Columnist Endorses War Crimes Against al Qaeda Because They Murdered a Journalist
I had never heard of Alex Beam before today, but his column in today’s Boston Globe crossed my email (h/t dakine01) and I am still fuming at his cavalier endorsement of war crimes. Perhaps even more infuriating, though, is that Beam’s endorsement of war crimes is an aside tossed in while Beam is making an argument with which I otherwise agree.
Beam’s central point, as he suggests in his title for the column,”A double standard on war crimes?”, is that while John Yoo has been widely vilified for his role in authoring the OLC memos that authorized torture, David Barron and Martin Lederman haven’t been attacked nearly as aggressively for authoring the OLC memos under which Anwar al-Awlaki, an American citizen, was killed in Yemen. My only quibble with that point is that Beam’s roster for the torture memos should be expanded to also include at least Jay Bybee and Steven Bradbury. His argument:
So, which is the greater crime against the Constitution that all three men swore to uphold? Waterboarding Al Qaeda suspects or killing US citizens? Yoo has been vilified from Marin County to Munich for his legal opinion. If the Obama lawyers are facing job loss or tenure revocation, I haven’t heard about it. This is not a subject they care to discuss.

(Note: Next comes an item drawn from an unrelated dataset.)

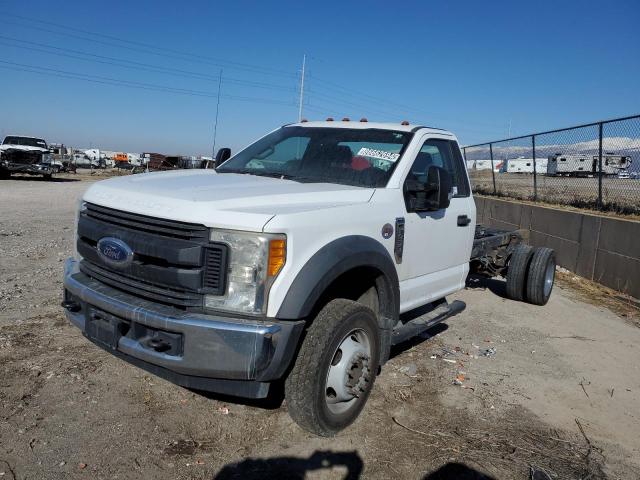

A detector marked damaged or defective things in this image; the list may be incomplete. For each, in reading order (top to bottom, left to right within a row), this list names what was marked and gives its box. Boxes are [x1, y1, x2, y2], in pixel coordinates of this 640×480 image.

wrecked vehicle [0, 135, 56, 178]
wrecked vehicle [61, 119, 556, 436]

Beam relies on Mary Ellen O’Connell of Notre Dame to further his argument:
“I do think the two cases call for a different level of criticism,’’ she says. “Isn’t killing worse than torture? Even if the arguments to support torture are weaker arguments, it seems to me that the US should err on the side of the strictest compliance of the law when it comes to taking somebody’s life.’’
Where is the outrage, I asked? It won’t come from the right, she pointed out, “because the policies that Obama is pursuing are basically the same policies that Bush pursued.’’ So where are the principled men and women of the left? “Some of the people who criticized Yoo and his colleagues are in the administration,’’ she answered. “Marty Lederman was a critic of John Yoo, and now he’s writing the memos. So he’s not going to criticize himself.’’
I agree that Lederman and Barron should be subjected to the same level of criticism as Yoo (and Bybee and Bradbury), although I’m less inclined to make a distinction between the crimes of murder and torture. I find both equally heinous and never justified under any conditions. As O’Connell points out, the torture arguments likely were much farther outside the law than the extrajudicial execution arguments, but I still can’t join her in making killing artificially a higher crime than torturing.